A group effect is generally assumed regarding the prolongation of the QT interval through butyrophenone antipsychotics like haloperidol. Consequently intravenous administration of Benperidol is seen critically notwithstanding sparse evidence; thus Benperidol and haloperidol were compared regarding their cardiac risk of prolonging the QT interval when administered intravenously for acute sedation of psychotic patients. The QT interval was measured by a 12-lead ECG. For the correction of QT values Bazett's formula was used. The resulting QTc intervals of the Benperidol and the haloperidol group were compared using Mann-Whitney U-test. Our data provide statistical evidence for Benperidol being less prone to cause QTc prolongation than haloperidol (p = 0.049). The results of our study indicate a more favourable risk profile of Benperidol compared to haloperidol regarding QTc prolongation when administered intravenously.
Determination of Benperidol and its reduced metabolite in human plasma by high-performance liquid chromatography and electrochemical detection
J Chromatogr 1991 Apr 19;565(1-2):363-73.PMID:1874880DOI:10.1016/0378-4347(91)80397-u.
An isocratic high-performance liquid chromatographic method with electrochemical detection for the quantification of Benperidol and its suggested reduced metabolite TVX Q 5402 in human plasma is described. The method included a two-step solid-phase extraction on reversed-phase and cation-exchange material, followed by separation on a cyanopropyl silica gel column (5 microns; 250 mm x 4.6 mm I.D.). The eluent was 0.15 M acetate buffer (pH 4.7) containing 25% acetonitrile (w/w). Spiperone served as internal standard. The inclusion of the cation-exchange step provided sample purity higher than those achieved with other methods. After extraction of 1 ml of plasma, concentrations as low as 0.5 ng/ml were detectable for both Benperidol and the metabolite. In plasma samples collected from a schizophrenic patient treated with a single oral dose of 6 mg of Benperidol, plasma levels of Benperidol and of the metabolite could be measured from 20 min to at least 12 h after administration.
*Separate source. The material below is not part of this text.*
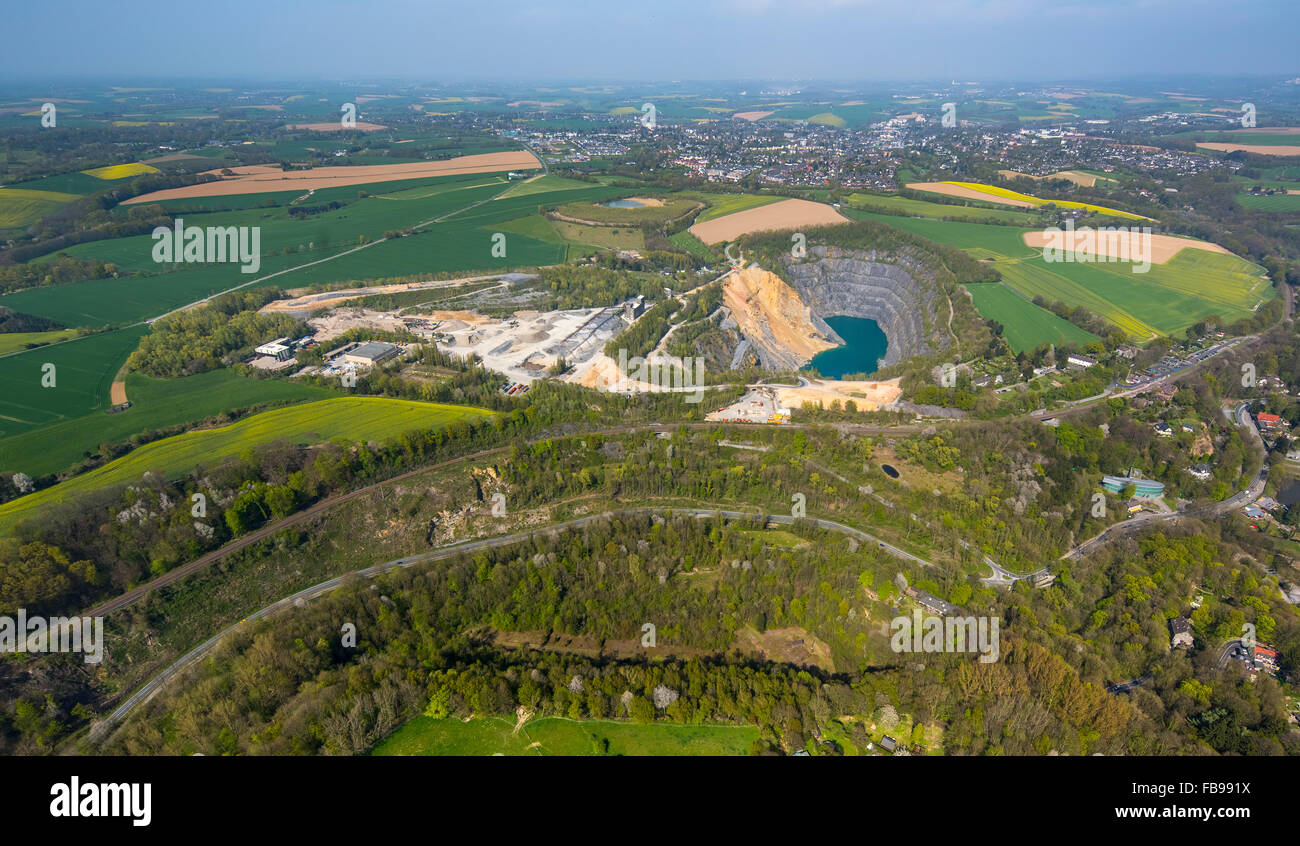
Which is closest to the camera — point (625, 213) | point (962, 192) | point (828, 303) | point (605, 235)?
point (828, 303)

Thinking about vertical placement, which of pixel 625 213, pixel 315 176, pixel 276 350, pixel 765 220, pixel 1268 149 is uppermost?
pixel 1268 149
Electrochemical detection of Benperidol in serum for drug monitoring in humans
Ther Drug Monit 1987 Sep;9(3):343-6.PMID:3672579DOI:10.1097/00007691-198709000-00015.
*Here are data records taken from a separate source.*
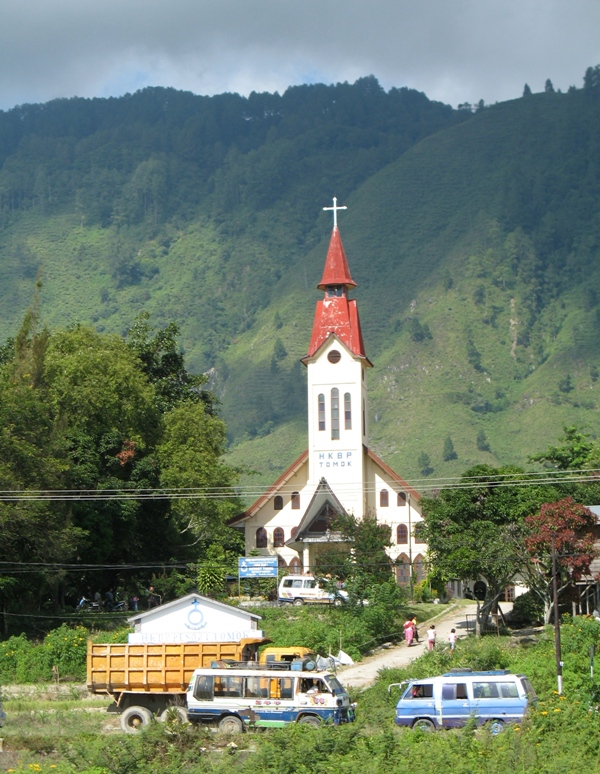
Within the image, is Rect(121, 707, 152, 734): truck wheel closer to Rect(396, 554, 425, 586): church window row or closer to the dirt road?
the dirt road

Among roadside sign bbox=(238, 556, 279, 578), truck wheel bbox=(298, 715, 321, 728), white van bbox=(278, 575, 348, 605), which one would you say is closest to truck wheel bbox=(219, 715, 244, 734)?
truck wheel bbox=(298, 715, 321, 728)

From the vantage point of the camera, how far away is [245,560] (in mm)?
58719

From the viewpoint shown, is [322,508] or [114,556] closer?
[114,556]

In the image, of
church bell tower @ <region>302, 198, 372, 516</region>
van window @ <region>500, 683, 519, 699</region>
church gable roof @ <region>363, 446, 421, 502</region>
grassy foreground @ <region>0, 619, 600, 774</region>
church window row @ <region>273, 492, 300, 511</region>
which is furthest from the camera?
church window row @ <region>273, 492, 300, 511</region>

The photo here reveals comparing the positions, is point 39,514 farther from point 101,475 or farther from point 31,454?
point 101,475

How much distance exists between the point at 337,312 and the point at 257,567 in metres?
20.7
A high-pressure liquid chromatographic (HPLC) method for the serum assay of Benperidol is described. One ml of serum is required for a single estimation. The method involves a simple and rapid extraction step (BondElut columns), HPLC separation (C8 10-mu column), and electrochemical detection (+0.65 V). Haloperidol is used as internal standard. On the basis of this procedure, recovery (93-97%) and reproducibility (intra-assay and inter-assay coefficients of variation less than 9%) are satisfactory. The detection limit is 0.2 ng/ml of serum. After therapeutic doses, trough serum levels ranged from 3.8 to 12 ng/ml in five patients.